A veces, las columnas pueden alcanzar tamaños impresionantes aunque los hexágonos no siempre son perfectos. Créditos de la imagen: Nicholas Papastamatiou.

Si todavía no te convencen los hexágonos en la naturaleza, aquí tienes otro ejemplo: los copos de nieve.

Claro, cada copo de nieve es único, pero todos los copos de nieve tienen seis lados o puntas, y eso se debe a la forma en que se forman. La forma externa de los copos de nieve refleja su estructura interna. Las estructuras hexagonales permiten que las moléculas de agua (con un átomo de oxígeno y dos de hidrógeno) se agrupen de la manera más eficiente.

¿Puedes ver la estructura hexagonal en este copo de nieve? Créditos de la imagen: Alexey Kljatov.
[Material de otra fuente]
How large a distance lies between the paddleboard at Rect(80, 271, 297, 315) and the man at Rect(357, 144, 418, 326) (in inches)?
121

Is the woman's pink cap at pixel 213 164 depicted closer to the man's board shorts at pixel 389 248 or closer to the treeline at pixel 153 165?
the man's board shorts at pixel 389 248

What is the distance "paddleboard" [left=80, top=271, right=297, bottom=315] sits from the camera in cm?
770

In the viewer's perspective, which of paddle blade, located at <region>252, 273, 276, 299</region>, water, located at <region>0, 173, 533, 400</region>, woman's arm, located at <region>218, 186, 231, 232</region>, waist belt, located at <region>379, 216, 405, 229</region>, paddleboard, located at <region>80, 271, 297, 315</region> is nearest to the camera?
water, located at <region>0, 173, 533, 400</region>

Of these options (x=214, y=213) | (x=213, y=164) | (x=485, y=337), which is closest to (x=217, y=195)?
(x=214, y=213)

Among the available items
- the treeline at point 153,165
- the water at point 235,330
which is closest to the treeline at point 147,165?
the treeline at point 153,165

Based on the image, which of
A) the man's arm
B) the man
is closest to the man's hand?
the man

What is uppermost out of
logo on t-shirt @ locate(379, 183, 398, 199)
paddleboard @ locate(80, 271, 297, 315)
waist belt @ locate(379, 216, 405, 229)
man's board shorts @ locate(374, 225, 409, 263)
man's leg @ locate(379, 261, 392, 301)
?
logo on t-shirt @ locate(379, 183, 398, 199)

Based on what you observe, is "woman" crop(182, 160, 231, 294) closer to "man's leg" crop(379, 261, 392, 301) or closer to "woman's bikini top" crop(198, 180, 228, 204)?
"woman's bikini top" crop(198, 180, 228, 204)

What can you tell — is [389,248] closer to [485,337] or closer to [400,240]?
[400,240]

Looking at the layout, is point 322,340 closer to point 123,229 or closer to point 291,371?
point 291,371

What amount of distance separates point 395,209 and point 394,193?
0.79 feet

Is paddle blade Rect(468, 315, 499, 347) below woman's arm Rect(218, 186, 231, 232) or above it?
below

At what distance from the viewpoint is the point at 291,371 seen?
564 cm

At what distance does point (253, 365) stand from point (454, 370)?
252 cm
De hecho, si nos acercamos, los copos de nieve están lejos de ser los únicos cristales que tienen una estructura hexagonal. Hay toda una familia de cristales (llamada la familia de cristales hexagonales) cuya estructura interna comprende hexágonos o tipos de estructuras hexagonales.
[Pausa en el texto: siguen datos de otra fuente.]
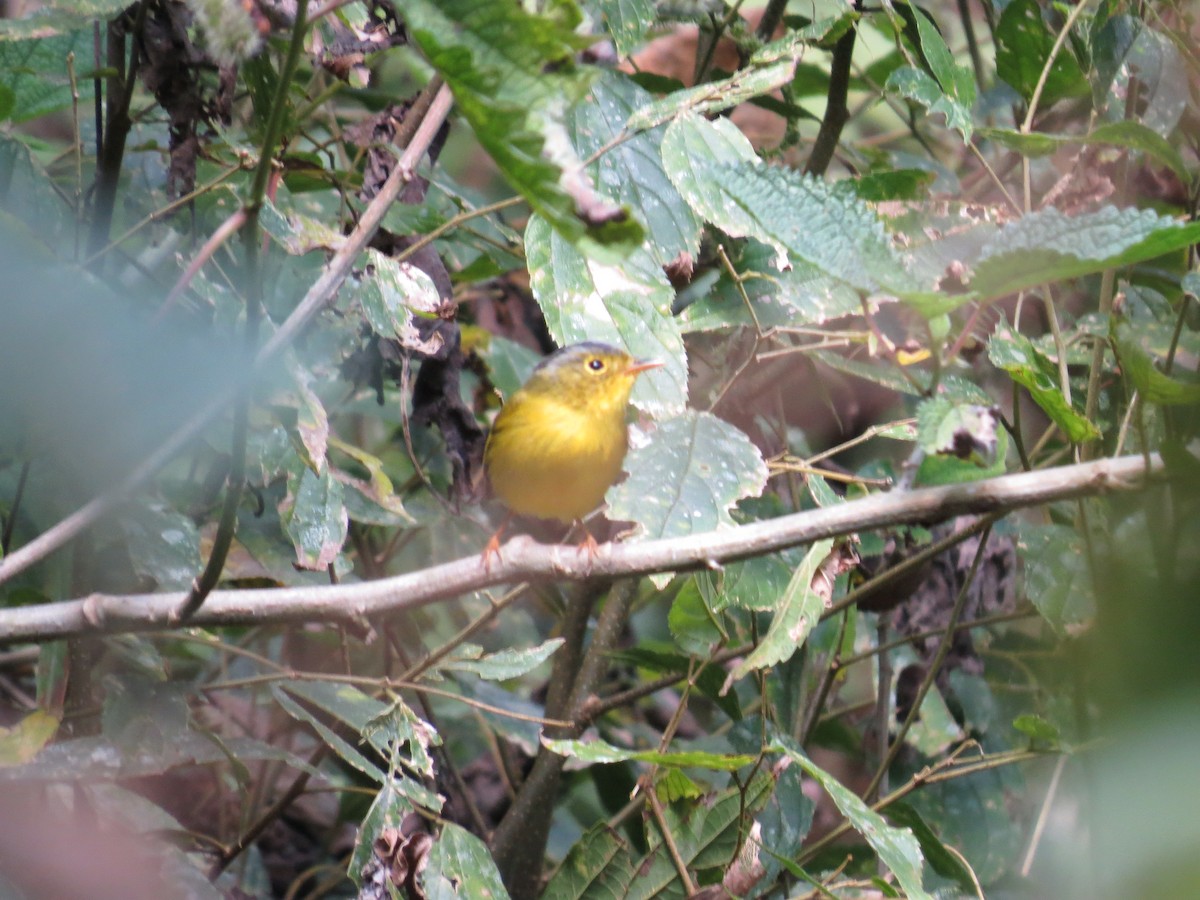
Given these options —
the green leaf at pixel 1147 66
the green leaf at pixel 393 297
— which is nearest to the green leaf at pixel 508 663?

Si nos acercamos aún más, encontraremos otra forma de hexágono. Como cualquier estudiante de química se apresurará a señalar, los hexágonos son la base de la química orgánica. Cuando se unen seis átomos de carbono, el ángulo es de 120 grados, lo que ya debería ser familiar. Los seis átomos de carbono unidos forman un hexágono perfecto también llamado anillo de benceno.

Benceno. Imagen vía Wiki Commons.

Hay un ejemplo más que deberíamos mirar y saltar de lo muy pequeño a lo muy grande. El planeta Saturno tiene uno de los hexágonos más peculiares del sistema solar: un patrón de nubes de unos 14.500 km (9.000 millas) de largo; es más grande que todo el diámetro de la Tierra. El patrón de nubes en forma de hexágono consiste en gases que se mueven a una velocidad de hasta 320 km/h (200 mph) y se cree que tiene un espesor de hasta 300 km (190 millas). ¡Ay!

Los investigadores no están exactamente seguros de por qué sucede esto, pero se han lanzado varias teorías.

Entonces, ¿por qué los hexágonos tienden a aparecer con tanta frecuencia en la naturaleza? Bueno, depende de cómo lo mires. Puede ser una forma eficiente de conservar masa o energía, o simplemente una forma de organizar los átomos de manera que sean estables. Puede ser simplemente algo debido a su geometría.

Inevitablemente, la naturaleza no siempre es exacta. A la naturaleza tiende a disgustarle las cosas muy fijas, pero le gustan los patrones y, a veces, le gustan los hexágonos. Quizás, sabiendo y siendo conscientes de ello, podamos disfrutar aún más de estos hexágonos cuando nos encontremos con ellos.